Assignment → Arrange every line of the items below as a Markdown table with the columns "Row" and "Line," numbering each row and omitting blank lines. Leave the pictures out of the answer.

Provided records →
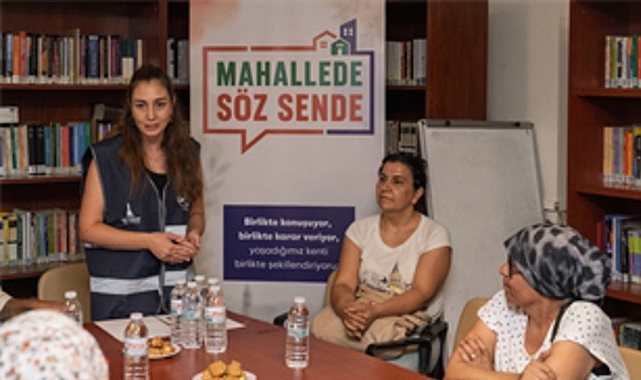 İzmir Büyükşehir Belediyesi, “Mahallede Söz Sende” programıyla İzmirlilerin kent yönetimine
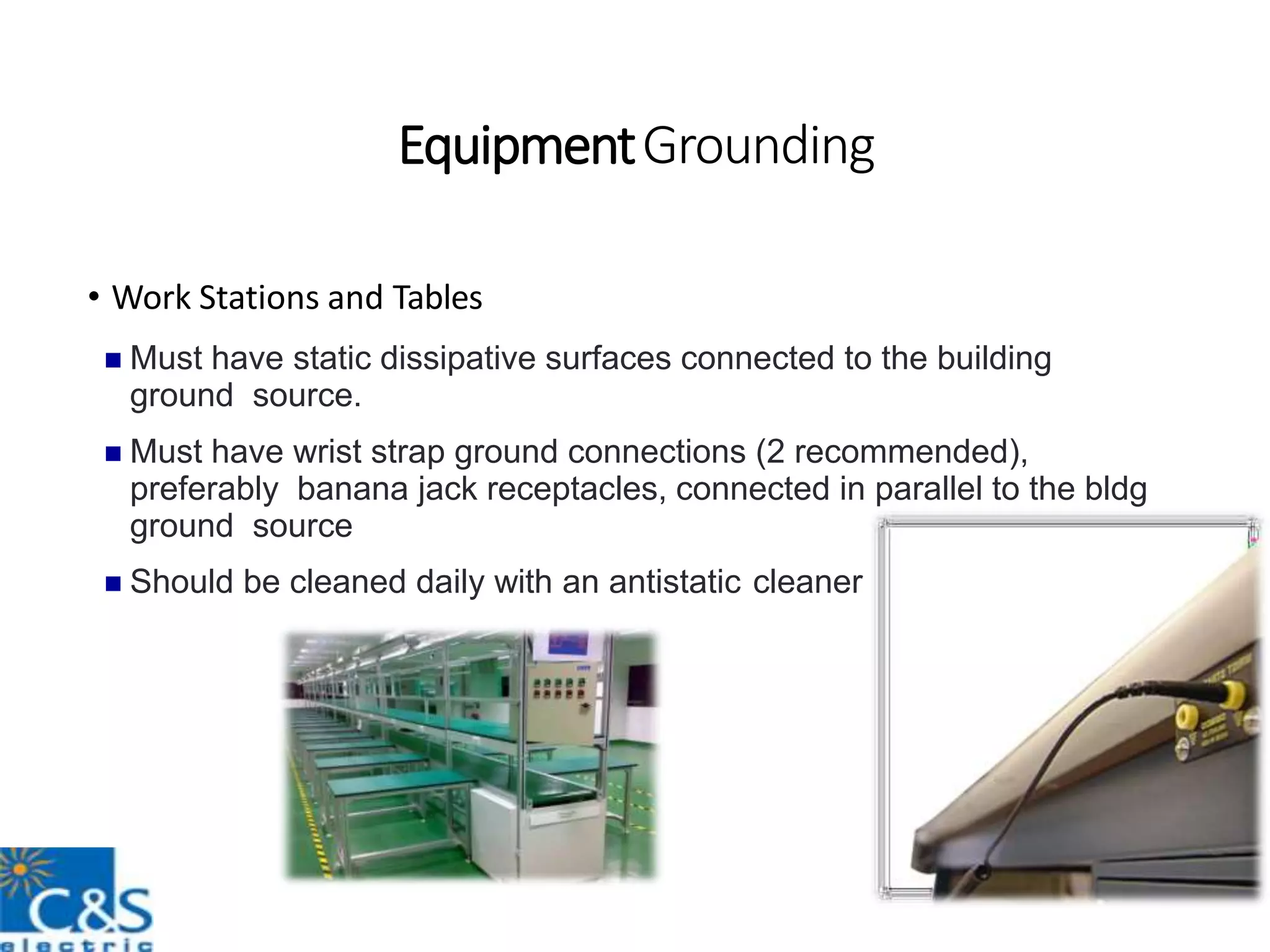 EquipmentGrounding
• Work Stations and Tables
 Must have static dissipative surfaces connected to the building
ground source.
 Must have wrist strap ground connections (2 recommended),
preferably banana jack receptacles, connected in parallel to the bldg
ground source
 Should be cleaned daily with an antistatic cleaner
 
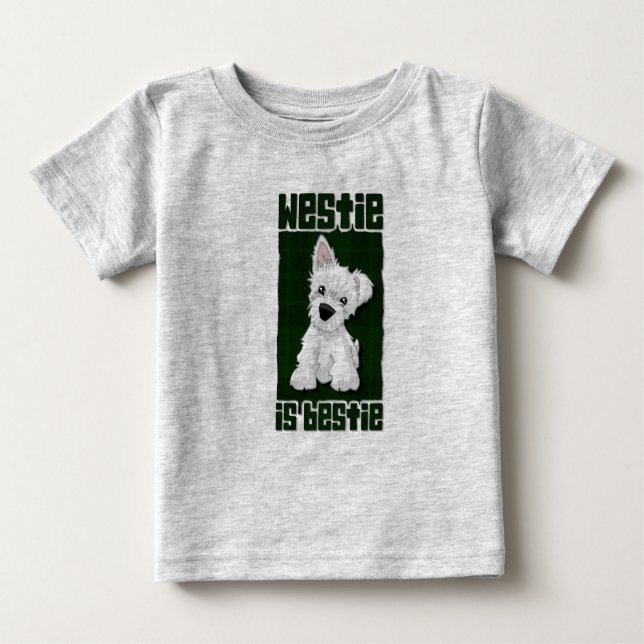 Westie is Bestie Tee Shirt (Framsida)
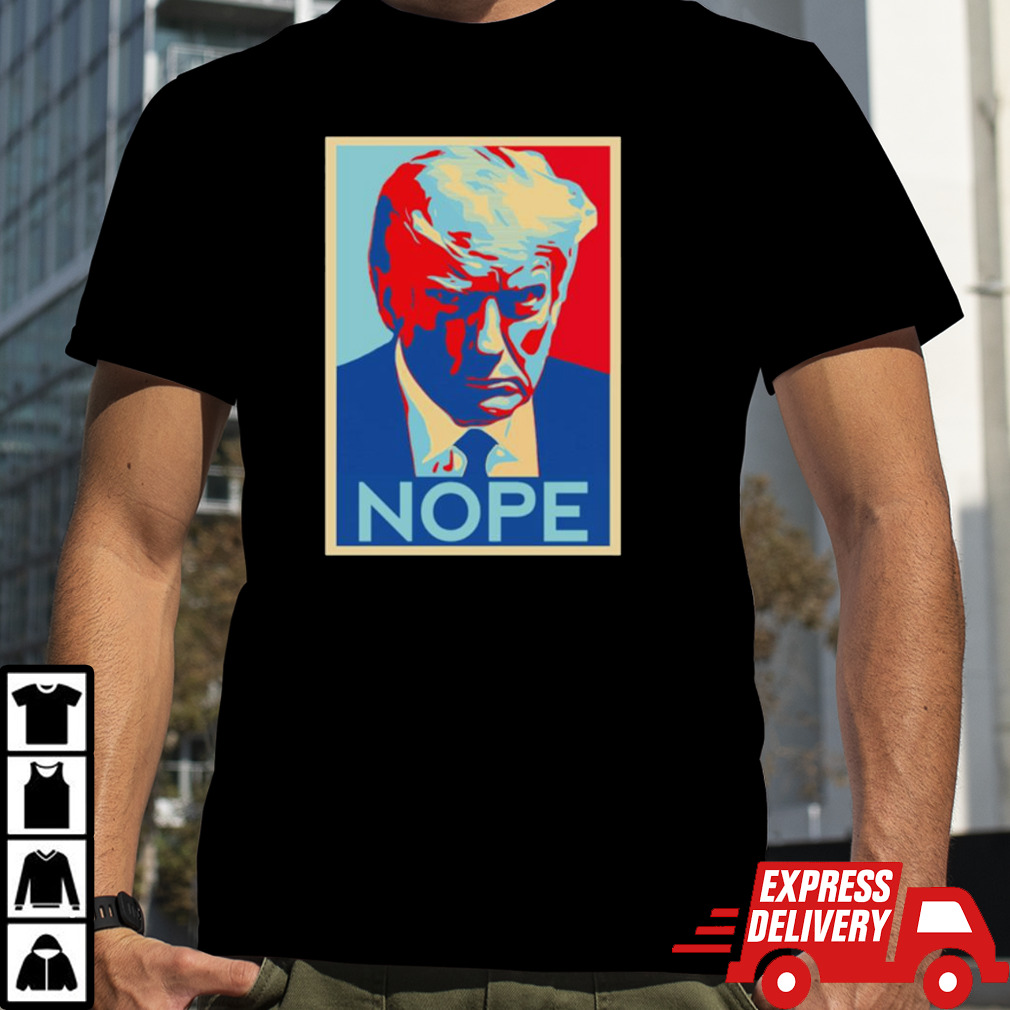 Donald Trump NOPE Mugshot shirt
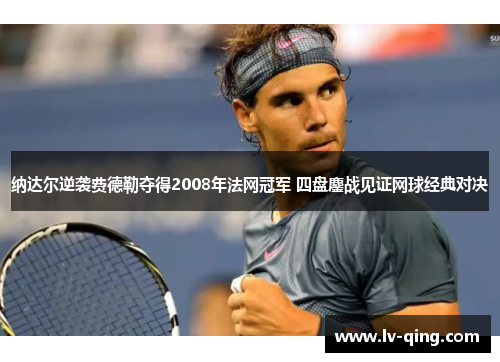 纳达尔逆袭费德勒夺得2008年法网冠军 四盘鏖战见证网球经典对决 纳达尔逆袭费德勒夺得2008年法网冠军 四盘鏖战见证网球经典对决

Response to the exercise →
| Row | Line |
|---|---|
| 1 |  İzmir Büyükşehir Belediyesi, “Mahallede Söz Sende” programıyla İzmirlilerin kent yönetimine |
| 2 |  EquipmentGrounding |
| 3 | • Work Stations and Tables |
| 4 |  Must have static dissipative surfaces connected to the building |
| 5 | ground source. |
| 6 |  Must have wrist strap ground connections (2 recommended), |
| 7 | preferably banana jack receptacles, connected in parallel to the bldg |
| 8 | ground source |
| 9 |  Should be cleaned daily with an antistatic cleaner |
| 10 |  Westie is Bestie Tee Shirt (Framsida) |
| 11 |  Donald Trump NOPE Mugshot shirt |
| 12 |  纳达尔逆袭费德勒夺得2008年法网冠军 四盘鏖战见证网球经典对决 纳达尔逆袭费德勒夺得2008年法网冠军 四盘鏖战见证网球经典对决 |